I cannot give away what I do not possess. If I haven’t given God free and total access to my heart, my mind, my intellect, my will, my body, my soul, my spirit then I’m denying and depriving myself the totality of God’s gift. I’m refusing to fully receive God’s unconditional love, mercy, forgiveness, and grace. When I limit God’s presence and activity in my life, then I give reign to my concupiscence; my dysfunction and relative immaturity take over. I surrender to interior idols and their selfish and self-centered ambitions. Perhaps I do strive to be virtuous and to live a godly life, to be a “good Catholic.” The Church doesn’t talk about “good Catholics,” however – the Church calls us to sainthood, every single one of us. A saint, a “holy one” by definition, is not perfect, far from it! A saint-in-the-making is a humble person who recognizes her deep and urgent need for God, falls upon God’s mercy, and rises anew each day with a desire to share what she has received. A saint-in-the-making gives God free and total access to her entire being, allows herself to be flooded with the fullness and abundance of God and God’s gifts, and then lives her life in the overflow.

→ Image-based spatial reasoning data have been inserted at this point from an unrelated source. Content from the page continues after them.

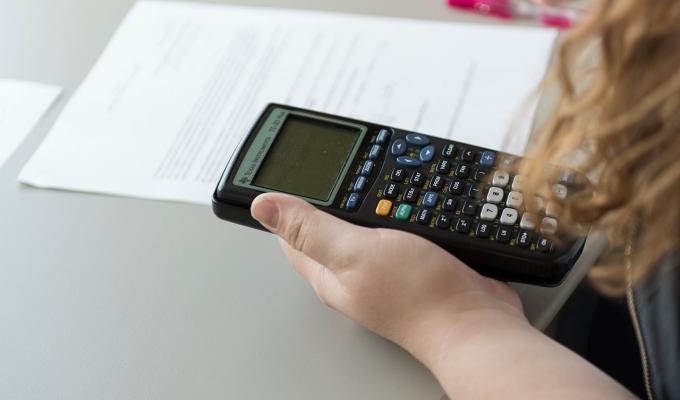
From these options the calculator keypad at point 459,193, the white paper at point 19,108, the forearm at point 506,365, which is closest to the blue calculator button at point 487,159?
the calculator keypad at point 459,193

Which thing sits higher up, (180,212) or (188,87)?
(188,87)

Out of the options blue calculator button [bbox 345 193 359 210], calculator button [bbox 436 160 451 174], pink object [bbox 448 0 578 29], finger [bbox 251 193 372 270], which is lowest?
finger [bbox 251 193 372 270]

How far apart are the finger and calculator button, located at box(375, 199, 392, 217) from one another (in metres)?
0.02

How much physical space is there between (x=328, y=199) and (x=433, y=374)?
0.39 feet

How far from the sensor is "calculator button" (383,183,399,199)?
49 cm

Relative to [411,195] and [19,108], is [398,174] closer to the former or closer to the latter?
[411,195]

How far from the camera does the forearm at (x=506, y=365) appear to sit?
0.42m

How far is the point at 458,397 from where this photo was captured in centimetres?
42

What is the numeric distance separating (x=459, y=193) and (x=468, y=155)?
0.03m

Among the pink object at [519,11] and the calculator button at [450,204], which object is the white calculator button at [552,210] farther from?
the pink object at [519,11]

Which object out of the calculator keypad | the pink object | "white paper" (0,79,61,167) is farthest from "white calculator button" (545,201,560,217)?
"white paper" (0,79,61,167)

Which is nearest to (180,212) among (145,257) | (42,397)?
(145,257)

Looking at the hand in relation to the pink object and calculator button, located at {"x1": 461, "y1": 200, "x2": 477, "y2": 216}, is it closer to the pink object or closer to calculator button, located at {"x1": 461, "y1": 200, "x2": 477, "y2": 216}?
calculator button, located at {"x1": 461, "y1": 200, "x2": 477, "y2": 216}

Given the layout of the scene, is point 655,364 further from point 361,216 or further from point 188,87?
point 188,87
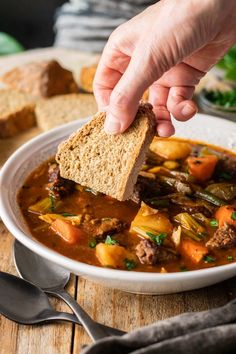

It's one thing to offer puny human love; it’s another thing to be a channel of God’s love to our neighbor. It’s one thing to try to muster up, manufacture, (or even fake) compassion in the face of human suffering; it’s another to offer the compassion of Christ from the well within us where we ourselves have known that compassion. Paul continues in our first reading, “But when the kindness and generous love of God our savior appeared, not because of any righteous deeds we had done but because of his mercy, he saved us . . .” Have you allowed this shocking miracle of divine grace to shake you to your core? God saved you. God saved you. God saved YOU – not because you deserve it but because God loves you.
How could I, who do not deserve God’s love and mercy but have received it anyway behave unlovingly and unmercifully toward my neighbor? How could I label my neighbor as undeserving and withhold good things from them? My neighbor is undeserving – just like me!! But God loves each of us equally and unconditionally. The root of our sinful behavior, I believe, is a fundamental disbelief in the goodness of God toward oneself, an inherent refusal of God’s mercy for oneself, and not fully knowing ones supreme belovedness as a child of God. I mistreat my neighbor because truth be told I mistreat myself by refusing God’s mercy and grace and then withholding it from my neighbor.
Today, may we awaken to the immense, unmeasurable, eternal, unconditional love of God so that we may embody it in our being. And then, out of that deep well, that abundant fountain, may we delight in the overflow by loving and serving our neighbor in sincere and delirious gratitude.